Sixteen federal assistant attorneys have asked U.S. Attorney William Barr not to authorize investigations into election fraud. Assistant attorneys stated this in a letter, which is at hand Washington Post.
It is unclear how many assistant lawyers Bar has appointed to investigate possible election fraud.
Incumbent President Donald Trump called election fraud on and before election day. He has not yet provided any evidence for this. Barr wrote in his previous letter to lawyers that “no evidence of fraud has yet been found.”
Despite this, Barr wanted federal assistant prosecutors to verify “serious allegations such as voting and counting irregularities”, especially in areas where this could affect the final decision.
Those involved argue that there is no evidence so far that such fraud has taken place. In addition, they did not accept the argument that the investigations had a “small impact” on the election. Bar argues that this is because a referendum has already been taken and they only had to wait for the result.
The controversial policy change is facing more opposition
Barr’s decision on Monday to hold an inquiry into election fraud was seen as a controversial decision. After all, the policy is that the Ministry of Justice will not run in the election unless a final decision is made yet. After the winners were announced in the states of Georgia and North Carolina, the final results were released by the American media on Friday.
“Policy change is not based on factual evidence,” the assistant attorneys write. Earlier, Richard Bilker, the head of the judiciary responsible for investigations into possible crimes surrounding elections, had already resigned in protest of the new policy.
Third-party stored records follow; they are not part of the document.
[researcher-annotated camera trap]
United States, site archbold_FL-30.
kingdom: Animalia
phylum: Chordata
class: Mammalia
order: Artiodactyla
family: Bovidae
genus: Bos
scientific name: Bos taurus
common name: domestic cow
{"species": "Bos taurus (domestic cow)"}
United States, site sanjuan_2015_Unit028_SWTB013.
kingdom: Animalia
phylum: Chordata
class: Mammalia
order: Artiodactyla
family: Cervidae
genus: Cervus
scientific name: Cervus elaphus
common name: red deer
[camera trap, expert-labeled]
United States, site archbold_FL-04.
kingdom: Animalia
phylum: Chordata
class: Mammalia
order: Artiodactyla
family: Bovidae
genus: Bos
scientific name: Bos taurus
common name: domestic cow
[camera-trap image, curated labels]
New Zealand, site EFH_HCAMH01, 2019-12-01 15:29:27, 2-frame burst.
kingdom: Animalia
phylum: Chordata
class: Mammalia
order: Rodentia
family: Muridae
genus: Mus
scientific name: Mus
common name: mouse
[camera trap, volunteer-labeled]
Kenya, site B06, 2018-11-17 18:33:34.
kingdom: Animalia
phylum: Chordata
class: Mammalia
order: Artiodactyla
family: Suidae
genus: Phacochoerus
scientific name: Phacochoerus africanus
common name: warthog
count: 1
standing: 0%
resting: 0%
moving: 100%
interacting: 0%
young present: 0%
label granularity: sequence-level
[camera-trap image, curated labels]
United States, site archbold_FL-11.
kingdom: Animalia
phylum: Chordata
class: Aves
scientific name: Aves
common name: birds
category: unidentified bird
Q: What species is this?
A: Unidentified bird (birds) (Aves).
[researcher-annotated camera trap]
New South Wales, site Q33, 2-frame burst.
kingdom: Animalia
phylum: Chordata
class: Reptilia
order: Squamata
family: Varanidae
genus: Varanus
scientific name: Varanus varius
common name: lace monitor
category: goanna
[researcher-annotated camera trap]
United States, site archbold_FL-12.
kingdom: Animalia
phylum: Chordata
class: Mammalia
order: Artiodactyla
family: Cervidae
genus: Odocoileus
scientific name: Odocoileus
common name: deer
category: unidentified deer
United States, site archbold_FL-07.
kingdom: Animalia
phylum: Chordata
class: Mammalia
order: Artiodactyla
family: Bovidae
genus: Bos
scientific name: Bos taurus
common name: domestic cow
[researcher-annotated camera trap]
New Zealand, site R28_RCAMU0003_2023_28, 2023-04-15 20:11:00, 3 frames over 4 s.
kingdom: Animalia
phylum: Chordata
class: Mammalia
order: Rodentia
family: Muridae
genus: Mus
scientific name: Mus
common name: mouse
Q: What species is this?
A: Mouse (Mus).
A spokesman for the Ministry of Justice said in a statement Washington Post Lawyers have misread the first letter to Bar.
Trump has not yet acknowledged Biden’s election victory
Trump has not yet acknowledged his loss. Instead, the current president filed numerous lawsuits against various states for fraud.
His campaign team dropped a lawsuit against the Arizona state election results Friday. There may have been flaws in the voting machines, but they only affected “191” voters. Trump lost by more than ten thousand votes.
Incidentally, withdrawing the case does not mean that there will be no subsequent case. “The campaign committee is constantly considering President Trump’s options in Arizona,” a spokesman said.